Lisa Hamler Fugitt of the Ohio Association of Second Harvest Food banks says food pantries are bracing for more Ohioans to come through their doors as a result.

In an interview with Ohio Public Radio’s Jo Ingles, Hamler Fugitt explains why there won’t be enough food at food banks to meet the increased needs.

"We have already talked to a number of families that have heard that their benefits for November are going to be cut," Hamler Fugitt said. "I talked to a young woman this morning. Her name is Annie. She is a single Mom with two kids. Her food stamps for October were $590 a month and her November benefits will be reduced to $495, a cut of more than $95 a month which is more than three times the amount of a cut that we were told that a family of three. She has made it very clear that she was already turning to food pantries.

"It means that I won’t be able to purchase fresh fruits and vegetables for my kids. It means more days of hunger. What we are going to have is the working poor, those who won’t be able to qualify for the food stamp program, that will now be competing for fewer resources at our food banks and pantries. We don’t have it.
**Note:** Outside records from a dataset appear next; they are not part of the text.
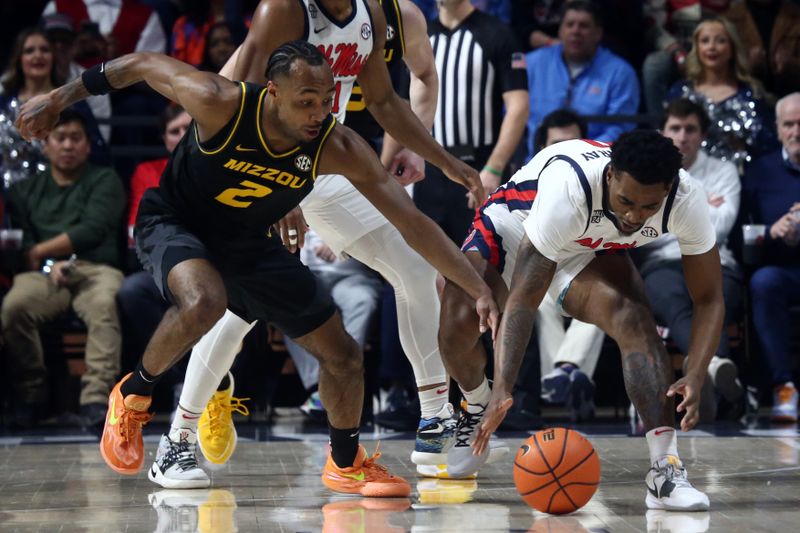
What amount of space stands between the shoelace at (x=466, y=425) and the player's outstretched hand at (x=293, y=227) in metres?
0.94

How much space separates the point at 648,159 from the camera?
162 inches

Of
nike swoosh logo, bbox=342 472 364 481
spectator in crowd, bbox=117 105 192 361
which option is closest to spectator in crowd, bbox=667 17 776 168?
spectator in crowd, bbox=117 105 192 361

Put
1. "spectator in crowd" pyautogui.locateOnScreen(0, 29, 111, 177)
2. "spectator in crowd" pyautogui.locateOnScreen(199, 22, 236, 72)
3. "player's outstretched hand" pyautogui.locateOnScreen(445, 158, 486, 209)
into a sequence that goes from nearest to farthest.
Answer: "player's outstretched hand" pyautogui.locateOnScreen(445, 158, 486, 209), "spectator in crowd" pyautogui.locateOnScreen(0, 29, 111, 177), "spectator in crowd" pyautogui.locateOnScreen(199, 22, 236, 72)

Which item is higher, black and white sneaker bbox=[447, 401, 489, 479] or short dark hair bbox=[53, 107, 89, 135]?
short dark hair bbox=[53, 107, 89, 135]

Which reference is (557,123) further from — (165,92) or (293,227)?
(165,92)

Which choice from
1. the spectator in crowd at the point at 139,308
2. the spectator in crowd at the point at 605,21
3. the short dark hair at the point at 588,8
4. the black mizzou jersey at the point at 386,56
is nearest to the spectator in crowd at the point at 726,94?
the short dark hair at the point at 588,8

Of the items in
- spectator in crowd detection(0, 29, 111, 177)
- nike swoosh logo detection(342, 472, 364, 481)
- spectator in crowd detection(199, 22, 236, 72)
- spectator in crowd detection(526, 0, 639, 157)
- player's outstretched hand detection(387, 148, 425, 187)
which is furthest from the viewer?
spectator in crowd detection(199, 22, 236, 72)

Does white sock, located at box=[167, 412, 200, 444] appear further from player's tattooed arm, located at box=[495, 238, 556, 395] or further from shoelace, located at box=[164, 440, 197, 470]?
player's tattooed arm, located at box=[495, 238, 556, 395]

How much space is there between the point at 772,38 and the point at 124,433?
Answer: 17.9ft

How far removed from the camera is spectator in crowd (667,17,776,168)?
7.43 metres

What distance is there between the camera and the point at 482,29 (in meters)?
6.93

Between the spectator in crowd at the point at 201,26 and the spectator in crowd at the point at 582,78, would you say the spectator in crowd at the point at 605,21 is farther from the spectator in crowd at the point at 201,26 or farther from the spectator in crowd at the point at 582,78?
the spectator in crowd at the point at 201,26

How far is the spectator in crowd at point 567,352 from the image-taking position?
6672 millimetres

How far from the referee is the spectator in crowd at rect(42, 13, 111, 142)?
2.04m
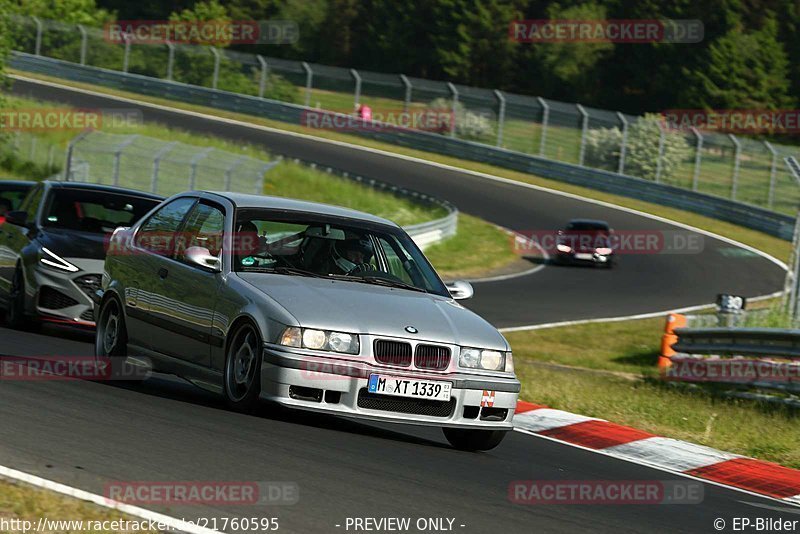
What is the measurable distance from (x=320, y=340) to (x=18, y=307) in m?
5.99

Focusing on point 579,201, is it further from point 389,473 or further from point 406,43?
point 406,43

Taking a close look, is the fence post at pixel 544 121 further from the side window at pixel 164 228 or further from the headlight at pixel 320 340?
the headlight at pixel 320 340

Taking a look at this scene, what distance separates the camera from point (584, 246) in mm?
34969

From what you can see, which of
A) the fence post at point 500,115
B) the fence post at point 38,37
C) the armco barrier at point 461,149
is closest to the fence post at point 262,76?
the armco barrier at point 461,149

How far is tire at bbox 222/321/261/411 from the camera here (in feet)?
26.4

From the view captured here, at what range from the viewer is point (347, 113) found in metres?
53.3

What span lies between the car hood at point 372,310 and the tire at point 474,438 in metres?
0.59

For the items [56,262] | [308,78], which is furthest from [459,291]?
[308,78]

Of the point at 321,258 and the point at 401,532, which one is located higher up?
the point at 321,258

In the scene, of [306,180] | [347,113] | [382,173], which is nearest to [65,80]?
[347,113]

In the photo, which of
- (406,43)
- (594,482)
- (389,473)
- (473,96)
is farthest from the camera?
(406,43)

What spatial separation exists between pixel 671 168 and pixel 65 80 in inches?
996

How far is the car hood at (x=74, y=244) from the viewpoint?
1245 cm

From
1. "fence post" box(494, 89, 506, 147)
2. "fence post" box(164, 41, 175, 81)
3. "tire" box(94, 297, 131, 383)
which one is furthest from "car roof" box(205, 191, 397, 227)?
"fence post" box(164, 41, 175, 81)
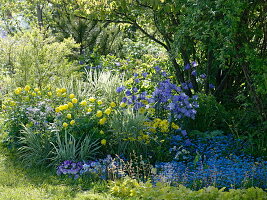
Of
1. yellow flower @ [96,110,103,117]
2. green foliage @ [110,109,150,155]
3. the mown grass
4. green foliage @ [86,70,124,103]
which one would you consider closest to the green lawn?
the mown grass

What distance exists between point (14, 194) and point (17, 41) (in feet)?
13.2

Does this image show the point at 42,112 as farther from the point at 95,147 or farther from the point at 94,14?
the point at 94,14

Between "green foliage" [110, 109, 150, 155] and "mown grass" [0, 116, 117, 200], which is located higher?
"green foliage" [110, 109, 150, 155]

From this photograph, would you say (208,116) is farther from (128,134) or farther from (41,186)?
(41,186)

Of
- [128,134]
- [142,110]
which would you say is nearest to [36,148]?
[128,134]

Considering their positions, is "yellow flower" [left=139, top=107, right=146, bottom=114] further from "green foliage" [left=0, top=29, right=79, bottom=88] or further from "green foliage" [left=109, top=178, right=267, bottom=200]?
"green foliage" [left=0, top=29, right=79, bottom=88]

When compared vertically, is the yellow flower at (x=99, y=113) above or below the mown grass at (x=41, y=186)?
above

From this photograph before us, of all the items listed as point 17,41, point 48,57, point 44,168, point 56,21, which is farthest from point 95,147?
point 56,21

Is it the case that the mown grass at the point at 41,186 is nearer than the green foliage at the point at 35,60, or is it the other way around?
the mown grass at the point at 41,186

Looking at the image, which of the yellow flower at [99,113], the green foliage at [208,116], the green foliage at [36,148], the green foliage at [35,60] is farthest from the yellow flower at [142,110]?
the green foliage at [35,60]

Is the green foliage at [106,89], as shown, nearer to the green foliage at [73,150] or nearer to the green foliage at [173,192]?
the green foliage at [73,150]

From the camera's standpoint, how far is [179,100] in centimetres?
581

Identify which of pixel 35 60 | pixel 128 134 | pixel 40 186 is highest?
pixel 35 60

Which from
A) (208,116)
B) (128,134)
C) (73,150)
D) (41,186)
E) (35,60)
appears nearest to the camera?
(41,186)
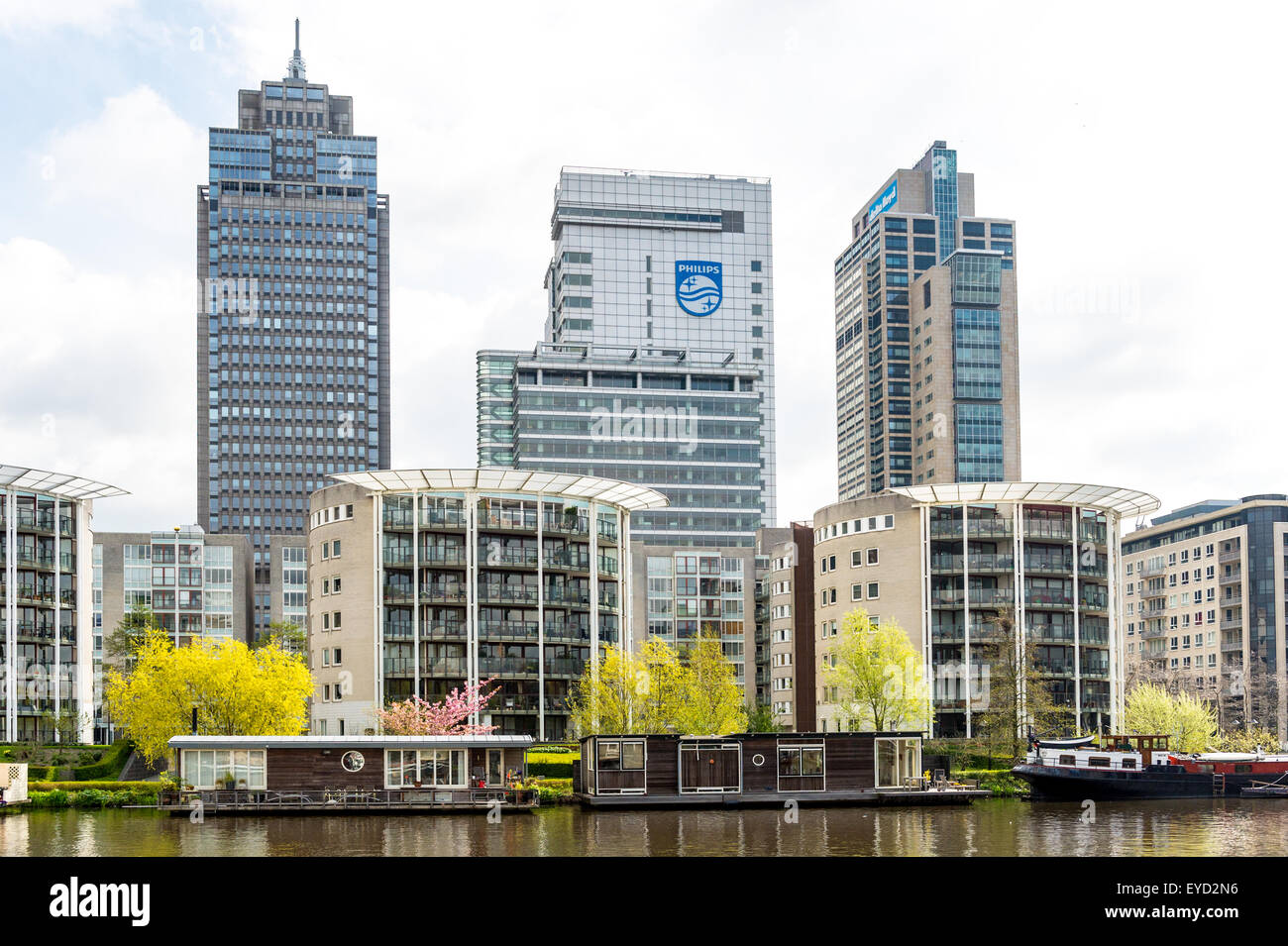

In fact, this cut totals over 193 million dollars over the next 11 month and it would require our statewide network of 12 food banks and 3,300 member charities to double the amount of food they are currently distributing. And that’s not going to happen.

Ingles asked if she agrees and whether or not this frustrates her.

"It certainly does frustrate me and in fact, I was in Washington D.C. earlier this week and I think that the rhetoric in this idea that private charities will fill the gap and that individuals who are depending on the food stamp program are somehow not productive members of society," Hamler Fugitt said. "And I find that very very frustrating. 87 percent of all food stamp recipients in the state of Ohio are families with children. 40 percent of them work. They are seniors and people with disabilities. This is the first line of defense against hunger and while congress has brought our country to the verge of fiscal collapse, spending time pointing fingers at one another, voting 48 times to repeal the affordable care act, they are not doing the people’s business.

"And at a time when we are allowing subsidies to go to million dollar ag operations while asking our most vulnerable to make more sacrifices than they currently are, is mean spirited, it will not help our economy recover…and it’s just plain wrong. It is immoral."